Partnering with Youth for the Future of Marine Conservation

Partnering with Youth for the Future of Marine Conservation

​We are overwhelmed with headlines declaring the devastating human impact on ocean ecosystems and reading the headlines paints a bleak view of the future. Yet here at the Virginia Aquarium & Marine Science Center, we are finding hope for the future in our youth. 

The Aquarium’s Youth Ocean Conservation Series offered a wide range of experiences for students to learn about and join in on marine conservation efforts.  This year, on March 2, we proudly partnered with the national Youth Ocean Conservation Summit organization to host our first satellite Youth Ocean Conservation Summit event.

Alumni from past summits at other locations have already done so much.  Nearly 2,000 participants nationwide have succeeded in raising close to $20,000 as a result of student-led ocean conservation efforts.  Projects range from a simple presentation before classmates to the more ambitious efforts of grant-proposal writing.  Students are doing everything from presenting concerns before government officials and policy makers to organizing grass-roots volunteer clean-ups along the shorelines.  Annual summits take place at the Mote Marine Laboratory in Sarasota, Florida, and have grown to include gatherings at other facilities and aquariums around the country, including ours!

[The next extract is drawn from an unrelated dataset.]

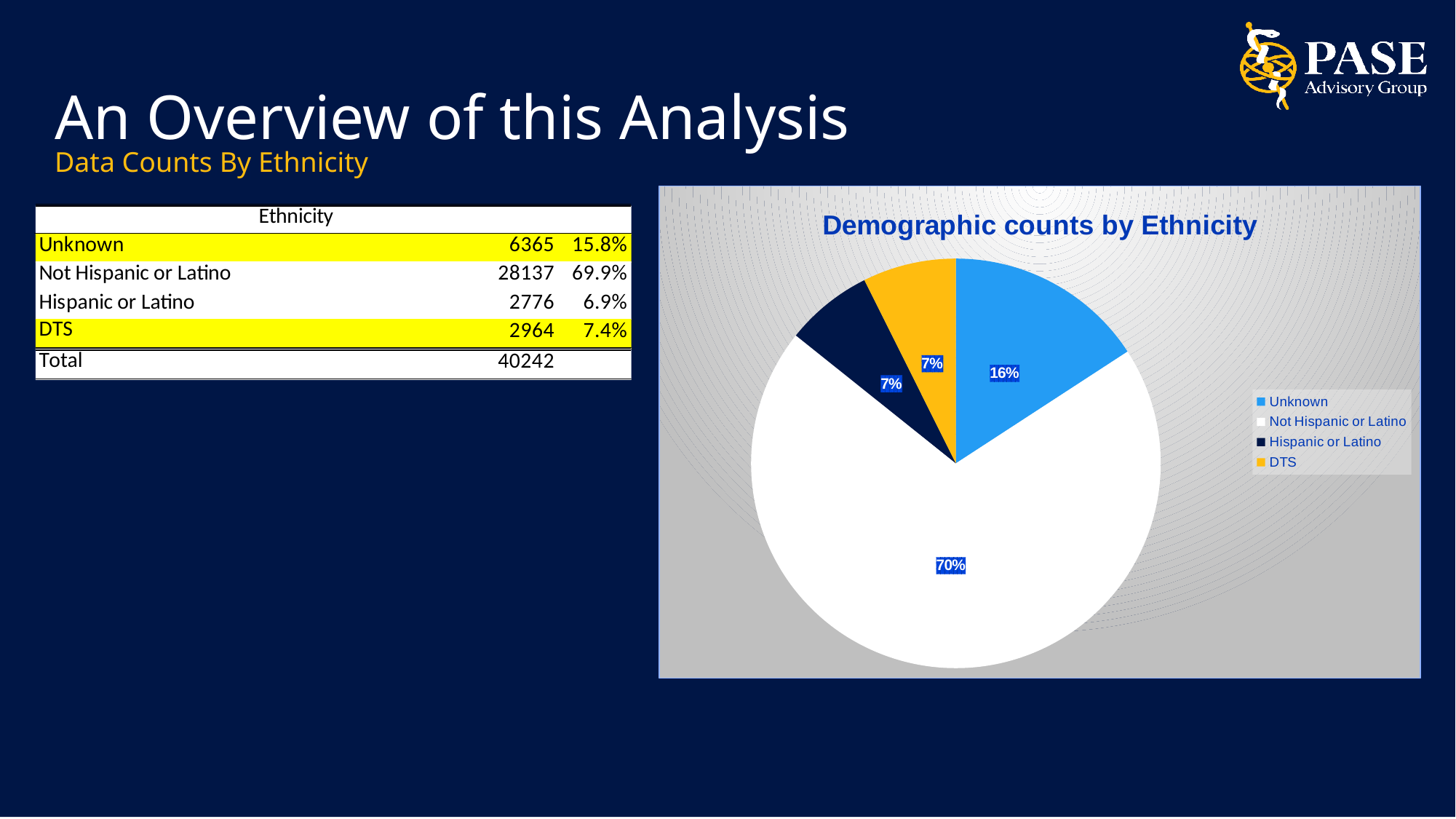
What share of the pie does the Not Hispanic or Latino slice represent? 70% How many slices does the pie chart have? 4 Which slice is larger, Unknown or DTS? Unknown Which legend entry is shown in yellow? DTS What is the difference in percentage points between the Not Hispanic or Latino slice and the Unknown slice? 54 What share of the pie does the Hispanic or Latino slice represent? 7% What share of the pie does the DTS slice represent? 7% Which category has the largest slice of the pie? Not Hispanic or Latino What is the title of the chart? Demographic counts by Ethnicity How many entries does the chart legend list? 4 What type of chart is shown on the slide? Pie chart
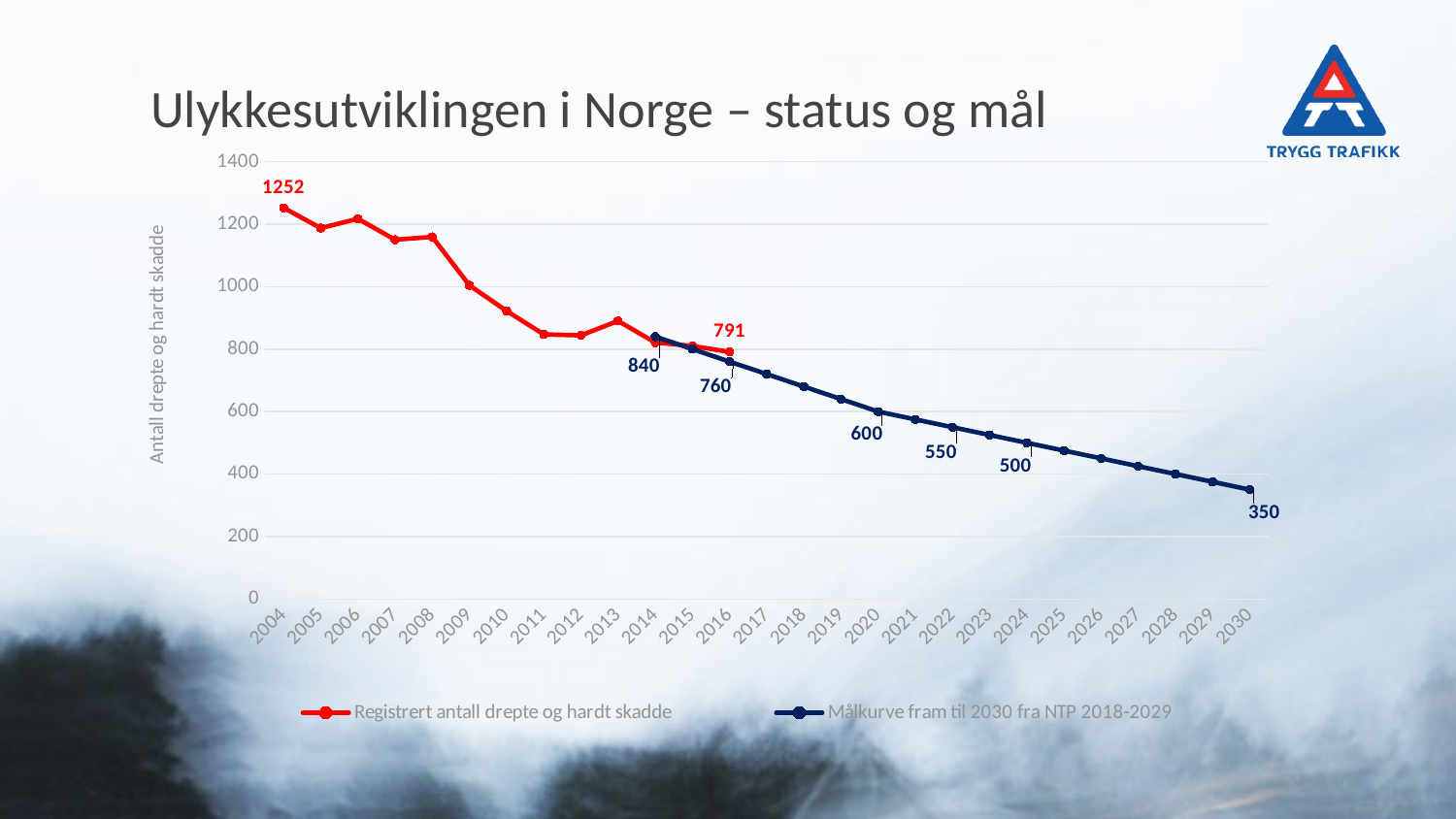
Does the blue target curve rise or fall from 2014 to 2030? Fall What is the registered number of killed and seriously injured (red series) in 2004? 1252 In 2016, which series has the larger value: the red registered series or the blue target curve? The red registered series Is the value of the red series in 2010 greater or less than 1000? less What is the difference between the red series value in 2004 and in 2016? 461 What is the target value (blue series) for 2030? 350 How many series does the legend list? 2 What is the value of the blue target curve in 2020? 600 By how much does the blue target curve fall from 2014 to 2030? 490 What is the value of the blue target curve in 2024? 500 What kind of chart is shown on the slide? Line chart What is the value of the red series 'Registrert antall drepte og hardt skadde' in 2016? 791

This year our theme focused on single-use plastics and marine debris, in hopes of helping kids think about what they, as individuals and in teams, can accomplish to help make real change in our community and the larger world. Through several skill-building workshops during the event, kids learned how to start a small project and build on it.  They were provided with the opportunity to come together and share concerns and ideas on ocean conservation. They learned how to find resources, like current data and research findings, and how to fund raise.  They left with an understanding of how to market their project on social media, and how art helps connect audiences with conservation messages. The students now have tools, including project action sheets and checklists to help structure their projects. They also had time during the event to work with staff and other volunteer mentors to get them started. Hopefully, this is just the beginning…and we are excited to see where they will go!